Мы подошли к дому шейха Убани. По обеим сторонам массивных ворот стояли две небольшие суфы, на которых, если в доме праздник или какое-нибудь торжество, обычно сидели домочадцы, принимающие гостей. Но в этот вечер здесь не было ни души, ворота — плотно закрыты, изнутри не доносилось ни звука.

Ахрорходжа толкнул ворота, и мы вошли в крытый проход, тускло освещенный фонарем, который висел над небольшой калиткой, открытой во внутренний двор. Сделав шаг-другой, я впервые в жизни увидел сумасшедших. Они сидели под темным навесом. Сверкающие гневом, невыплаканным горем и невысказанной болью глаза уставились на нас. Кто-то в глубине навеса истерично захохотал, потом грубо выругался, другой внезапно зарыдал. Внутри у меня все похолодело, отнялись ноги…

— Идем, чего стал!

Голос Ахрорходжи вырвал меня из оцепенения, и я бегом нагнал его, попав через распахнутую калитку в мощенный кирпичом двор. Мы поднялись по двум ступенькам и вошли в прихожую большой комнаты.
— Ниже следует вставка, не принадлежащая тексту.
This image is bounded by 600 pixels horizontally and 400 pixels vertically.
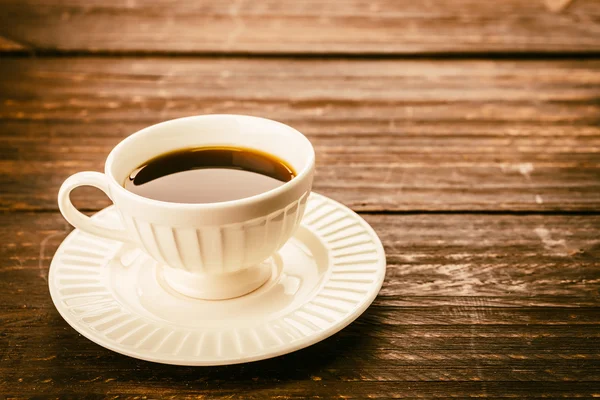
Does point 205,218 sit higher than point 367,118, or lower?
higher

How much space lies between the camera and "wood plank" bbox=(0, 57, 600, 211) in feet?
2.66

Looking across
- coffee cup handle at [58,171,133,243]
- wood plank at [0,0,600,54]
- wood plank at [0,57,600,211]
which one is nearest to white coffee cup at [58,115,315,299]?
coffee cup handle at [58,171,133,243]

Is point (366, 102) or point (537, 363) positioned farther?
point (366, 102)

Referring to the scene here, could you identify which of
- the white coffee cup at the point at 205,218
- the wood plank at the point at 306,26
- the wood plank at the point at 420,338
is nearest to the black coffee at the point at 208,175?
the white coffee cup at the point at 205,218

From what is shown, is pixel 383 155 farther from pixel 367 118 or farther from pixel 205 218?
pixel 205 218

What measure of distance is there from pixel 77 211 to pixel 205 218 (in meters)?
0.14

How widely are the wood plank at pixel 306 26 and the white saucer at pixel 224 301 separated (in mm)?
618

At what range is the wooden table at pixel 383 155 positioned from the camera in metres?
0.52

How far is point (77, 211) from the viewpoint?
587mm

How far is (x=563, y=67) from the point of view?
1148mm

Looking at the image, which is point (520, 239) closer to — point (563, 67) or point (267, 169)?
point (267, 169)

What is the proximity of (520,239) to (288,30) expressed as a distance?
72 centimetres

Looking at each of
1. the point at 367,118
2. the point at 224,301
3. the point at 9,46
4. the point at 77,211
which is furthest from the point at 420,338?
the point at 9,46

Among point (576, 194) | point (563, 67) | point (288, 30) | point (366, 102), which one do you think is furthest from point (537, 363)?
point (288, 30)
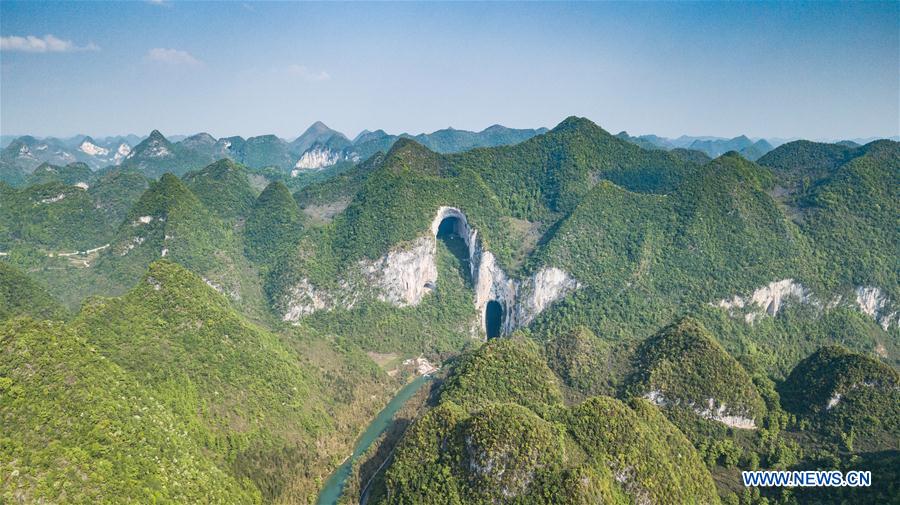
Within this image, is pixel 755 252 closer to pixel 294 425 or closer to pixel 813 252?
pixel 813 252

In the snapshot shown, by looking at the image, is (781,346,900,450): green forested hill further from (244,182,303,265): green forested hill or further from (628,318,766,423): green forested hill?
(244,182,303,265): green forested hill

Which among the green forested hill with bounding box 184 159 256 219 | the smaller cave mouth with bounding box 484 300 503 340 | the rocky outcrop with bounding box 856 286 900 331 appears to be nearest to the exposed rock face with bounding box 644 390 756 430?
the rocky outcrop with bounding box 856 286 900 331

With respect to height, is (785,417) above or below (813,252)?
below

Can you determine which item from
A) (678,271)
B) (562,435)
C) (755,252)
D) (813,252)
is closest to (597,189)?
(678,271)

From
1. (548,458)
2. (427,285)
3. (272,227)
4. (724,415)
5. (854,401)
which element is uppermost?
(272,227)

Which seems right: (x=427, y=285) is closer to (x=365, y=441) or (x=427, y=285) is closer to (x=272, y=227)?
(x=272, y=227)

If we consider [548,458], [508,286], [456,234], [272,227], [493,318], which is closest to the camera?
[548,458]

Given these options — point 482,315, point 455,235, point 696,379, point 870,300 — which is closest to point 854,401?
point 696,379
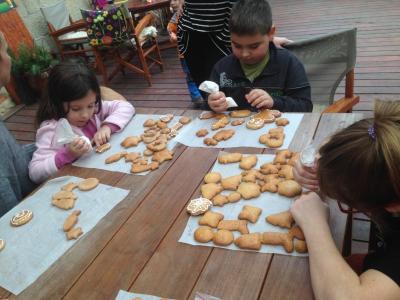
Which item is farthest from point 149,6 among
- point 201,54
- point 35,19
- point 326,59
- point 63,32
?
point 326,59

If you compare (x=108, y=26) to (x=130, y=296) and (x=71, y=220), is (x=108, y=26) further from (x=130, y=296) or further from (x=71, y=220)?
(x=130, y=296)

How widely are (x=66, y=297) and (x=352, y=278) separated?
2.43 ft

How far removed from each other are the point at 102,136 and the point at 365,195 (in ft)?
4.12

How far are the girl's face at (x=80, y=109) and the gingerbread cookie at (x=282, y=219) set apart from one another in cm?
117

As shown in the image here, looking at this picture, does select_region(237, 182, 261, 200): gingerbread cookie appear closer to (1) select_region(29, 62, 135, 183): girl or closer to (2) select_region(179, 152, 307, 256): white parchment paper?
(2) select_region(179, 152, 307, 256): white parchment paper

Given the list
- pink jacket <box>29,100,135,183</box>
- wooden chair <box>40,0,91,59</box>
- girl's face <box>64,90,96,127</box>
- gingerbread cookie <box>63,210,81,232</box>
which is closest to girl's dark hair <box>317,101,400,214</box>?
gingerbread cookie <box>63,210,81,232</box>

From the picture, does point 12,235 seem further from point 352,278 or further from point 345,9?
point 345,9

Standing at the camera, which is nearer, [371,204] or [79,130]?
[371,204]

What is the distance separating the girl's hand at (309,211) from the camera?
0.94 m

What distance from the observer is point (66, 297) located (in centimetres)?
94

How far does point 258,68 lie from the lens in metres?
1.91

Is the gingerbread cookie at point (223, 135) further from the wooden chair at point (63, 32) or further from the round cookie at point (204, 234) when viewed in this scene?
the wooden chair at point (63, 32)

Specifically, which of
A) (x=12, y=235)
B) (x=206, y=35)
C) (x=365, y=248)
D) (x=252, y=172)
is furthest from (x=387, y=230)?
(x=206, y=35)

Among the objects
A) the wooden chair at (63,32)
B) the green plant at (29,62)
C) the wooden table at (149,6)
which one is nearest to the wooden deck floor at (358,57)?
the green plant at (29,62)
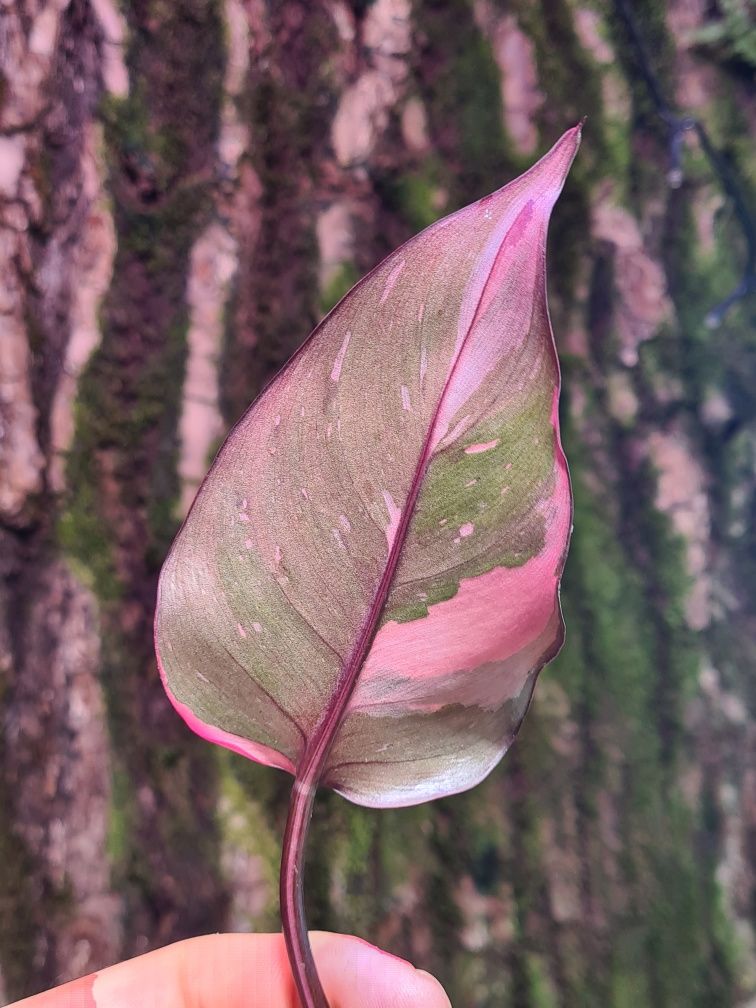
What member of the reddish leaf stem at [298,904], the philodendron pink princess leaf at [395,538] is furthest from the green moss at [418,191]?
the reddish leaf stem at [298,904]

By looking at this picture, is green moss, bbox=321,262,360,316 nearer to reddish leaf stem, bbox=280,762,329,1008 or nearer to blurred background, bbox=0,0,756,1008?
blurred background, bbox=0,0,756,1008

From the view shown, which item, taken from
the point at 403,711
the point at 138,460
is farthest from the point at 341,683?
the point at 138,460

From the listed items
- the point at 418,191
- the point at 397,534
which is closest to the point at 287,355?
the point at 418,191

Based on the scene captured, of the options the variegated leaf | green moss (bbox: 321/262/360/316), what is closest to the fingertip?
the variegated leaf

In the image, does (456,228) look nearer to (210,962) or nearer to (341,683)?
(341,683)

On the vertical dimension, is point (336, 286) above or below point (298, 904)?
above

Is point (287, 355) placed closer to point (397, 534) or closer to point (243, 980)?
point (397, 534)
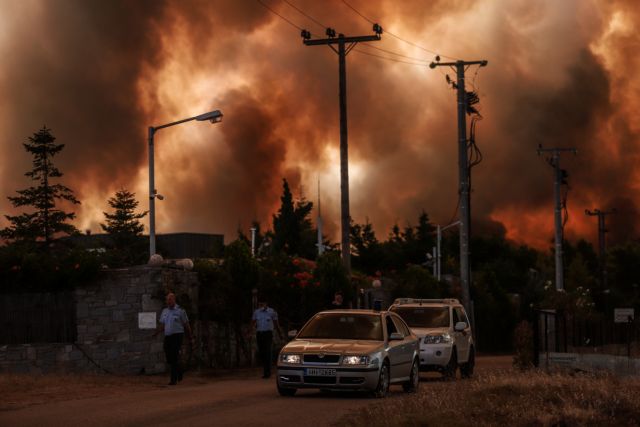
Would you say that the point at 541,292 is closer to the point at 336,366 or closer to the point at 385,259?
the point at 385,259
Прихожую освещала лампа, стоящая на верхней полке в нише. Кроме этой лампы и пары кожаных туфель на высоких каблуках здесь ничего не было. «Где же гости?» — подумал я, но тут же увидел юношу, чуть постарше меня, стройного, плечистого, в белой чалме и халате из гиждуванской алачи, подпоясанного шелковым платком. Он стоял у дверей, ведущих в комнату для гостей.

— Добро пожаловать! — сказал он. — Мой Ходжа ждет вас.

Ахрорходжа, сняв туфли, вошел в комнату и сделал мне знак, чтобы я шел за ним. Удивляясь все больше, я последовал его примеру.

Просторная мехмонхона была оштукатурена гипсом и поражала пышностью обстановки. На плотном кизылаёкском ковре лежали якандозы — узкие подстилки для сидения и торчали небольшие подлокотные подушки. В нишах на полках и полочках вызывали восхищение многочисленные красивые вещи — фарфор и хрусталь, большие настольные часы, медные офтобы — узкогорлые кувшины для умывания и кожаные яхдоны — сундучки для хранения продуктов, книги и многое другое.

В дальнем углу комнаты, у окна, на уложенных в три ряда одеялах, величаво и надменно восседал сам Ходжа, хозяин этого дома. Черная узкая борода средних размеров, чалма, какие носят муллы и знатные ишаны, — все это очень молодило его. Но приплюснутый нос на широком лице, покрытом сетью красноватых жилок, злые глаза-буравчики, которые так и сверлили человека насквозь, и большие зубы-клыки уродовали его, внушали с первого же взгляда отвращение.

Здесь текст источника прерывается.